Approvals secured for solar farm

ON THE HORIZON: Sanjeev Gupta's promised $1 billion investment in renewable energy for South Australia has taken another step forward.
ON THE HORIZON: Sanjeev Gupta's promised $1 billion investment in renewable energy for South Australia has taken another step forward.

In a big step forward for British Billionaire Sanjeev Gupta's $1 billion, 1GW renewable energy program in South Australia, SIMEC Energy Australia's 280MW Cultana Solar Farm has won development approval.

The innovative $350 million project, which will be the size of 550 Adelaide Ovals, has been given the tick by Planning Minister Stephan Knoll.

Around 350 jobs will be generated during construction and 10 on-going positions will be created upon completion, with site works set to commence in October. Construction will take 12-15 months.

SIMEC Chief Executive Marc Barrington said the company would be aiming to achieve the best possible employment outcomes locally.

"Our Engineer, Procure and Construction (EPC) contractor will seek resources from the Whyalla area first, then the Upper Spencer Gulf region, followed by South Australians," he said.

"We have communicated widely within the local community on the employment possibilities available and encourage anyone interested in understanding the opportunities available to contact us.

"We'll also have an apprenticeship program once again targeting the local community, with the aim of taking these apprentices from construction into operations and maintenance."

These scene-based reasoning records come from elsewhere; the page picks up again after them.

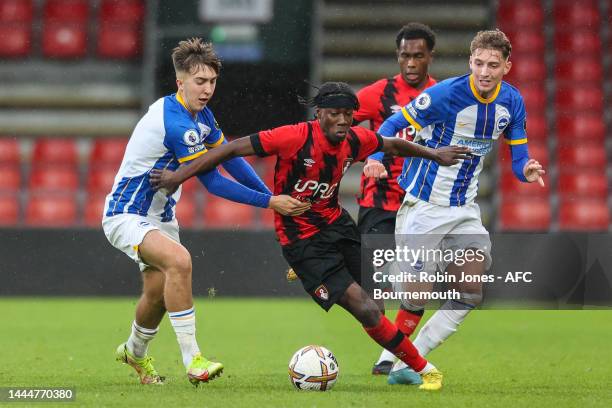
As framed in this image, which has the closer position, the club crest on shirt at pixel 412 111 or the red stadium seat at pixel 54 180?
the club crest on shirt at pixel 412 111

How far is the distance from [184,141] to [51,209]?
302 inches

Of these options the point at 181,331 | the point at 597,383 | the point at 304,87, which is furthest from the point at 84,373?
the point at 304,87

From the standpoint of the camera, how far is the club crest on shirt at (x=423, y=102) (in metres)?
6.23

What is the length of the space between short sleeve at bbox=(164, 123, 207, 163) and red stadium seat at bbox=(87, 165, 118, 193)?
7.56 metres

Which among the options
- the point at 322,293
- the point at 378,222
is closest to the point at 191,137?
the point at 322,293

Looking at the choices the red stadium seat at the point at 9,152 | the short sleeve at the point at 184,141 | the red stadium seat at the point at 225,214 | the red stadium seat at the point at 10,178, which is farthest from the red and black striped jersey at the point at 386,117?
the red stadium seat at the point at 9,152

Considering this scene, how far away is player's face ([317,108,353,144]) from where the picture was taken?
18.5 feet

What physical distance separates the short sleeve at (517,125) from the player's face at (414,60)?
916 mm

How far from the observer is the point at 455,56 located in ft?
46.9

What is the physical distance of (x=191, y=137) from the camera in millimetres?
5820

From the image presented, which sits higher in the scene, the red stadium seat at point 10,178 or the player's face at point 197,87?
the player's face at point 197,87

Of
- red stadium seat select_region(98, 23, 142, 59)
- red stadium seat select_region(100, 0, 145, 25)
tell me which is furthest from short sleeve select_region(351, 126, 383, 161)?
red stadium seat select_region(100, 0, 145, 25)

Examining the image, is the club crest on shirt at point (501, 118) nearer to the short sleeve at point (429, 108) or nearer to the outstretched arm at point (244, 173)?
the short sleeve at point (429, 108)

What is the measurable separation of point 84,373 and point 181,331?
1032 mm
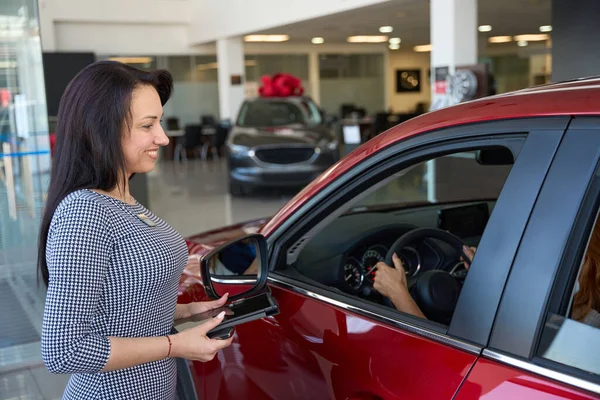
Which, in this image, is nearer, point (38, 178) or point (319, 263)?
point (319, 263)

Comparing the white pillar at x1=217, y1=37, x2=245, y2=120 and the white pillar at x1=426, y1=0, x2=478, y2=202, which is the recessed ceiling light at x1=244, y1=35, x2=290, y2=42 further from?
the white pillar at x1=426, y1=0, x2=478, y2=202

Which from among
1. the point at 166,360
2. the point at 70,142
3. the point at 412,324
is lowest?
the point at 166,360

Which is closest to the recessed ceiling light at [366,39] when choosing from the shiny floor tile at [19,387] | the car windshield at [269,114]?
the car windshield at [269,114]

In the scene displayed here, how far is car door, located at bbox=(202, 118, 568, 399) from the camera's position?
1.18 m

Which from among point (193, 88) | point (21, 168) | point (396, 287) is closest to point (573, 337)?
point (396, 287)

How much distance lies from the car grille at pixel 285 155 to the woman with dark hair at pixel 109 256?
7862mm

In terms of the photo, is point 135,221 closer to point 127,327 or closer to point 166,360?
point 127,327

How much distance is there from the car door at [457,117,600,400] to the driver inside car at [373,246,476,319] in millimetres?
505

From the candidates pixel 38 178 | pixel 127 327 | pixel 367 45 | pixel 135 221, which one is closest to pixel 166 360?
pixel 127 327

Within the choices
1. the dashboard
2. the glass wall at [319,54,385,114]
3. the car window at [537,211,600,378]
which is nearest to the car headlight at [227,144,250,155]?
the dashboard

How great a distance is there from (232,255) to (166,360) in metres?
0.66

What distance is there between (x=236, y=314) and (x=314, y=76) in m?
19.1

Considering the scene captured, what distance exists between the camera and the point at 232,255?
84.5 inches

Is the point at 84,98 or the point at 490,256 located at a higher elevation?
the point at 84,98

Mr Barrington also addressed community concerns about the impact the new site may have on native vegetation in the area, saying the project had been designed to minimise its environmental impact.

"The proposed vegetation/habitat removal has been approved by the Native Vegetation Council and vegetation requiring trimming or removal will be progressively cleared," he said.

"An exclusion zone will be enforced around retained native vegetation to ensure the quality of this vegetation is not impacted by the development.

"Roadside vegetation screening will be retained and enhanced with additional planting, where required, to reduce the visual impact of the solar panels."

During the project SIMEC will undertake progressive revegetation of local native species. Construction of the solar farm is also not expected to impact on the Whyalla Conservation Park.

Mr Barrington described the approval as 'great news for the project, the local community and South Australian energy users'.

"It brings us one step closer to construction, creating potential jobs for local residents; and delivering lower, globally-competitive energy prices for South Australian consumers," he said.